O fundador e CEO do Nubank, David Vélez, destaca que o banco, criado já 13 anos em São Paulo, já gera mais de US$ 1 bilhão em lucro líquido por trimestre e é a maior instituição digital do México.

O novo CFO do Nubank, Rob Livingston, ressalta à Broadcast que os resultados vieram “robustos”, mostrando a força do modelo de negócios do banco digital, com alta das receitas, do lucro e qualidade dos ativos de crédito sob controle.

Ele chama atenção para a receita média mensal por cliente ativo (ARPAC, na sigla em inglês), que atingiu US$ 17 no segundo trimestre, recorde no banco.

A receita bruta do Nubank ficou em US$ 5,9 bilhões, alta anual de 39%. A receita financeira líquida de juros (NII, na sigla em inglês) atingiu US$ 3,7 bilhões no segundo trimestre, alta de 9% na comparação trimestral.

Já a margem líquida de juros (NIM) ficou em 22,9%, ante 21,1% no primeiro trimestre de 2026 e 18,8% um ano antes. A elevação é explicada pelo crescimento da carteira de crédito e a mudança do mix em direção ao crédito sem garantia e a expansão deliberada para segmentos de maior risco, comunicada no trimestre anterior.

A NIM ajustada ao risco chegou a 12,4%, de 9,5% no primeiro trimestre, também maior nível já registrado pelo banco.

A carteira de crédito total teve crescimento anual de 37% e de 5% no trimestre, para US$ 39,4 bilhões. O crédito sem garantia somou aproximadamente US$ 10,3 bilhões e o crédito com garantia, US$ 3,1 bilhões. Os cartões de crédito responderam por US$ 26 bilhões.

Na qualidade da carteira de crédito, a inadimplência acima de 90 dias foi de 6,9%, em comparação a 6,5% no primeiro trimestre de 2026 e no segundo trimestre de 2025. A elevação ocorreu principalmente em função da migração sazonal dos atrasos iniciais registrados no primeiro trimestre.

Já a inadimplência mais curta, abaixo de 90 dias, fechou em 4,8%, ante 5% no trimestre anterior e 4,5% há um ano. A maior parte dessa melhora veio da sazonalidade, parcialmente compensada pela expansão deliberada em segmentos de maior risco e maior retorno, segundo o banco.

As provisões para perdas de crédito fecharam em US$ 1,7 bilhão, queda de 9% no trimestre. O recuo se deu em função da melhora sazonal normalmente observada nos atrasos iniciais durante o segundo trimestre.
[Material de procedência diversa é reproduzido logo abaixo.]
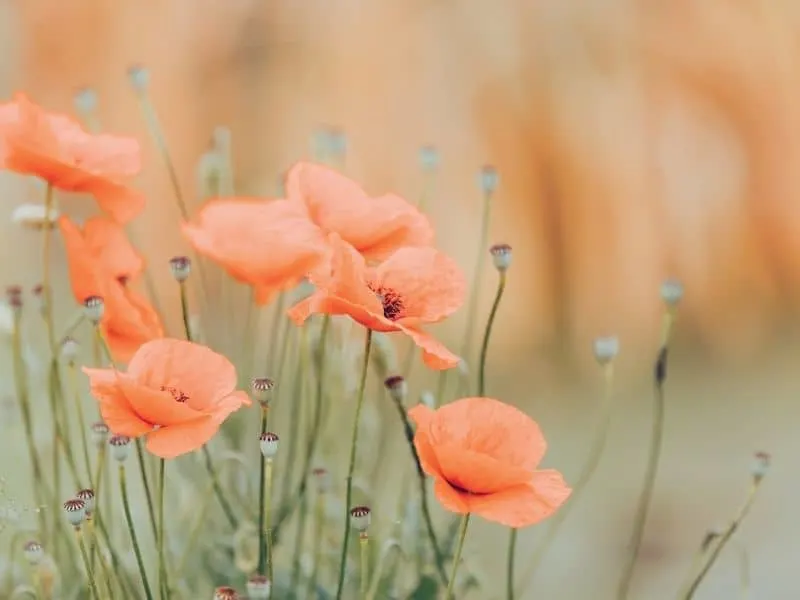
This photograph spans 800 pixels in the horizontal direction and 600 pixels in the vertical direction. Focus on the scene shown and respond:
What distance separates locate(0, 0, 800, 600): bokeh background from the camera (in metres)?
0.69

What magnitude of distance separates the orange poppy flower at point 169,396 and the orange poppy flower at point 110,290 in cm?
6

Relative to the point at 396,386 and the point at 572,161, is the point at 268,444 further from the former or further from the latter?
the point at 572,161

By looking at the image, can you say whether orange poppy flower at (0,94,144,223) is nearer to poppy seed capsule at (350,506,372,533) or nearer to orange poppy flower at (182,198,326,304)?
orange poppy flower at (182,198,326,304)

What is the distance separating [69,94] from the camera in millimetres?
754

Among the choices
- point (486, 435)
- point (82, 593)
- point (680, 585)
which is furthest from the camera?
point (680, 585)

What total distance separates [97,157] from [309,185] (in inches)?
4.0

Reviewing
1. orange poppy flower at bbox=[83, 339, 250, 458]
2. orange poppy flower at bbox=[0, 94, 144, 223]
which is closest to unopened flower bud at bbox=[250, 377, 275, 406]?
orange poppy flower at bbox=[83, 339, 250, 458]

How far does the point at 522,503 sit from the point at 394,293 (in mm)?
104

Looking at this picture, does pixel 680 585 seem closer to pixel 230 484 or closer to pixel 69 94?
pixel 230 484

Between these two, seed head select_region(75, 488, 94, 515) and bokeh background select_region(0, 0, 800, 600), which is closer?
seed head select_region(75, 488, 94, 515)

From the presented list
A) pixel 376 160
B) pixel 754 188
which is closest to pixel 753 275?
pixel 754 188

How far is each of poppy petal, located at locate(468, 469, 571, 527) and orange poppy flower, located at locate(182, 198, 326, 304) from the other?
0.41ft

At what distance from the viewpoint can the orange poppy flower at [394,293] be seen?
368 millimetres

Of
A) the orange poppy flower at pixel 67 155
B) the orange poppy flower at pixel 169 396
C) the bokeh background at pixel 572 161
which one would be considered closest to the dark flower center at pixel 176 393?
the orange poppy flower at pixel 169 396
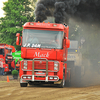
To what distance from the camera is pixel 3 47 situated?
84.3 ft

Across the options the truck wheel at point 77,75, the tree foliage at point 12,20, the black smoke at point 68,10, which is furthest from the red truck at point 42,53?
the tree foliage at point 12,20

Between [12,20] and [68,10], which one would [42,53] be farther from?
[12,20]

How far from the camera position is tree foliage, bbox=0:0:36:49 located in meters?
35.5

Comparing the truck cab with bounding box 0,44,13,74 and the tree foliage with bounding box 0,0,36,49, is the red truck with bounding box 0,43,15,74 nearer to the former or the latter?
the truck cab with bounding box 0,44,13,74

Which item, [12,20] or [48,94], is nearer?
[48,94]

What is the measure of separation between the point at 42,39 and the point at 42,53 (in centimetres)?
71

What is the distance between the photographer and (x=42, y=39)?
12883mm

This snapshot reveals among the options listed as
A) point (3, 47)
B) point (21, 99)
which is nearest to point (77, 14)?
point (3, 47)

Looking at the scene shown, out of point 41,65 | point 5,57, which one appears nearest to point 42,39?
point 41,65

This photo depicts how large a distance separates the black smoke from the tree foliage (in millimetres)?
16925

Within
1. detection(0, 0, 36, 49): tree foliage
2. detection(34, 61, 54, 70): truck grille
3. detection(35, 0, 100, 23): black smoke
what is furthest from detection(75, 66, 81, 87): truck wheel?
detection(0, 0, 36, 49): tree foliage

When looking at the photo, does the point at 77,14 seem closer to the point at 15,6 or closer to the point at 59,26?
the point at 59,26

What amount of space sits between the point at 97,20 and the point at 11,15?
1871 cm

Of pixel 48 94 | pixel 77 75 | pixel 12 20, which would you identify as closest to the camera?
pixel 48 94
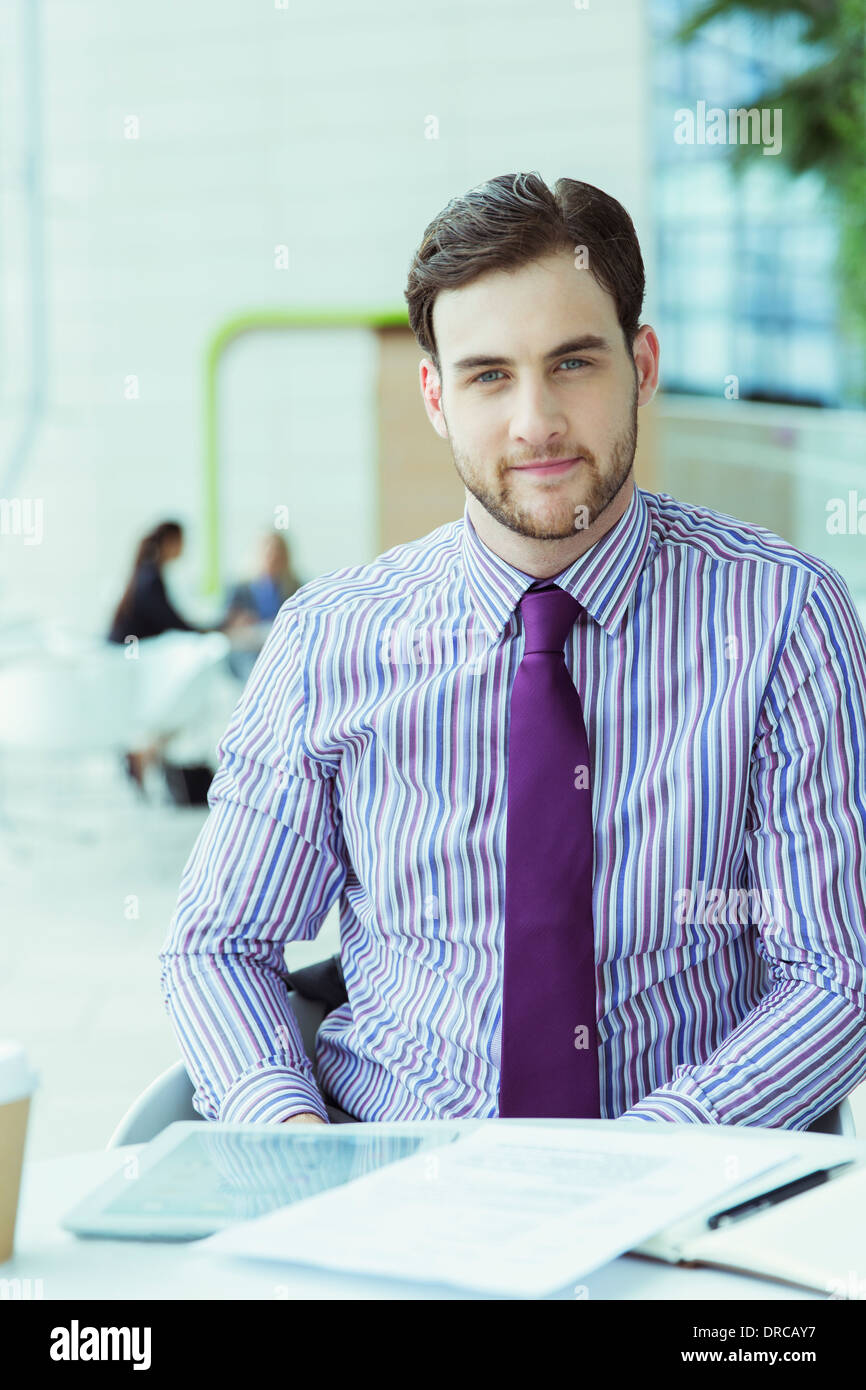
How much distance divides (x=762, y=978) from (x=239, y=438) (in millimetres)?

Base de clientes cresce 13% em um ano
A base de clientes alcançou 139 milhões ao fim de junho, com adição de 4 milhões no trimestre, crescimento de 13% em um ano. No Brasil, o banco digital atingiu 118 milhões de clientes. No México, alcançou 16 milhões e, segundo Vélez, já é o maior banco digital do país. Na Colômbia, são 5 milhões, de acordo com o balanço.

No México, o diretor financeiro ressalta que o banco conseguiu licença bancária e teve seu primeiro trimestre completo de lucratividade. “Com a licença bancária, agora podemos oferecer mais produtos do que podíamos antes.”

Em teleconferência de resultados, Vélez disse que uma oportunidade não explorada no Brasil reside dentro da própria base de clientes. “O Brasil permanece nossa maior oportunidade de crescimento”, disse.